TEXTE EXTRAIT:
[*École – écologie : Un jardin solidaire*]
Entretien extrait du numéro 6 de N’autre école, été 2017.
Un livre * qui surprend : un sujet inédit (la construction pas à pas, durant cinq ans, de 2000 à 2005, d’un jardin pour tous dans un quartier populaire et un ton inhabituel (un engagement égalitaire et libertaire qui n’interdit pas de parler de ce qu’on évite dans la prose militante).
Rare aussi la posture du lecteur qui chronique ce livre : j’ai enseigné dans le collège proche de ce jardin, mes élèves m’y ont amené **, une sortie-enquête a eu lieu… une lecture informée et attentive.
Au final, pas seulement de l’intérêt mais du plaisir, car le propos est tonique, parsemé de réflexions, et l’éditeur a fait un effort, avec des illustrations de qualité (des dessins de plantes réalisés par l’auteur).
[*Entretien avec l’auteur*]
QUESTIONS DE CLASSE(S) – Vous parlez sans complaisance de deux « publics difficiles » : les rastas alcoolisés qui voulaient squatter le jardin et les « p’tits jeunes » restés longtemps défiants devant ce qui se déroule dans ce qu’ils considèrent plus ou moins comme leur territoire. Pourquoi évoquer ces à-côtés négatifs, si souvent gommés dans les témoignages militants ?

LIGNES FOURNIES:
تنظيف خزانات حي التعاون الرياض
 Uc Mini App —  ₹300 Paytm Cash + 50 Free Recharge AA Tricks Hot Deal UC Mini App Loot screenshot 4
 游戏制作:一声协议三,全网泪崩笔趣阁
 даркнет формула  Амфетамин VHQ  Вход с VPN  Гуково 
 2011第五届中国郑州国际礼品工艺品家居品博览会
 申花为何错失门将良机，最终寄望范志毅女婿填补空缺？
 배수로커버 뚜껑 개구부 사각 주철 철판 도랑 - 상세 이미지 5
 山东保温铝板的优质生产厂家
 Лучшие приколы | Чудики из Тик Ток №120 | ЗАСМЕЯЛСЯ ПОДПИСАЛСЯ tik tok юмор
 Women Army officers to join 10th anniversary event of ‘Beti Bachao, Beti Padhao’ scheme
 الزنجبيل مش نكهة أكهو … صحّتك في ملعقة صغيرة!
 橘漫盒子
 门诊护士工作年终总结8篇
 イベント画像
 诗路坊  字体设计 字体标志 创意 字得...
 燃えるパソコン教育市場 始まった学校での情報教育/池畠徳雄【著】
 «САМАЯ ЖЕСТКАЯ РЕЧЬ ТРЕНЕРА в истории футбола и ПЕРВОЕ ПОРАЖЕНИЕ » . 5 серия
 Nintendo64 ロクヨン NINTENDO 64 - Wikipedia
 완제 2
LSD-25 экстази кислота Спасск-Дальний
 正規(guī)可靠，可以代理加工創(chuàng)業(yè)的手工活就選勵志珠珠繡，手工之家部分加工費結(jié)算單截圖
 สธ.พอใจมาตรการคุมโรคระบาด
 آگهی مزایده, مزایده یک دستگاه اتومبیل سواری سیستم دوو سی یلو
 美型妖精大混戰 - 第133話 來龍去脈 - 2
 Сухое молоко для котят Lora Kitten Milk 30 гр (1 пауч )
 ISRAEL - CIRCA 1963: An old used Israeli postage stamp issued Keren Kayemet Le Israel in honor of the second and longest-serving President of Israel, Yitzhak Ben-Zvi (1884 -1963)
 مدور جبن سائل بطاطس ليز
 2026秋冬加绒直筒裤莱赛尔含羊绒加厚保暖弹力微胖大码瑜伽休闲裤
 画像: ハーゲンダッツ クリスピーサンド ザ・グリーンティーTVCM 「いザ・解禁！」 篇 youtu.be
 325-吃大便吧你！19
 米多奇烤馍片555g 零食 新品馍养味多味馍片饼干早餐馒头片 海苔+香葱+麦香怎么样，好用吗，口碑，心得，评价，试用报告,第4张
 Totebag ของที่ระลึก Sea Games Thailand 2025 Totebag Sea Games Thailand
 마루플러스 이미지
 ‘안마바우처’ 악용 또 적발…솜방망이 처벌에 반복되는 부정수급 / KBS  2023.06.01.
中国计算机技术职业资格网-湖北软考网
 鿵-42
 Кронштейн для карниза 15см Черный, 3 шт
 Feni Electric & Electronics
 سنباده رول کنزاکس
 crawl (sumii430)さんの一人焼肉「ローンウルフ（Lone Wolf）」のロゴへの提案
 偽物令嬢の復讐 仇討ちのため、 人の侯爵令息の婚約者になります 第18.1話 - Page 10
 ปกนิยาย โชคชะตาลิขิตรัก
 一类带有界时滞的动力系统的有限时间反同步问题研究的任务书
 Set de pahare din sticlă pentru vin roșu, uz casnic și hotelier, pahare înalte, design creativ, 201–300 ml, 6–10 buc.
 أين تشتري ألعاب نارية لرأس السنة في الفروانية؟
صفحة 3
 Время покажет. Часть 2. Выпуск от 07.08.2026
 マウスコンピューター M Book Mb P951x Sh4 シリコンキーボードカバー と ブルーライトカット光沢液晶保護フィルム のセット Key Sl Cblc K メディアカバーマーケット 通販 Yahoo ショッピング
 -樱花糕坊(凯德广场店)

CONSIGNE 1: Recopiez fidèlement le passage de l'extrait sur le jardin solidaire qui va de « [*École – écologie » jusqu'à « la prose militante). ».
CONSIGNE 2: D'après l'extrait sur le jardin solidaire, entre quelles années le jardin a-t-il été construit ?

RÉPONSE 1:
[*École – écologie : Un jardin solidaire*]
Entretien extrait du numéro 6 de N’autre école, été 2017.
Un livre * qui surprend : un sujet inédit (la construction pas à pas, durant cinq ans, de 2000 à 2005, d’un jardin pour tous dans un quartier populaire et un ton inhabituel (un engagement égalitaire et libertaire qui n’interdit pas de parler de ce qu’on évite dans la prose militante).

RÉPONSE 2: De 2000 à 2005.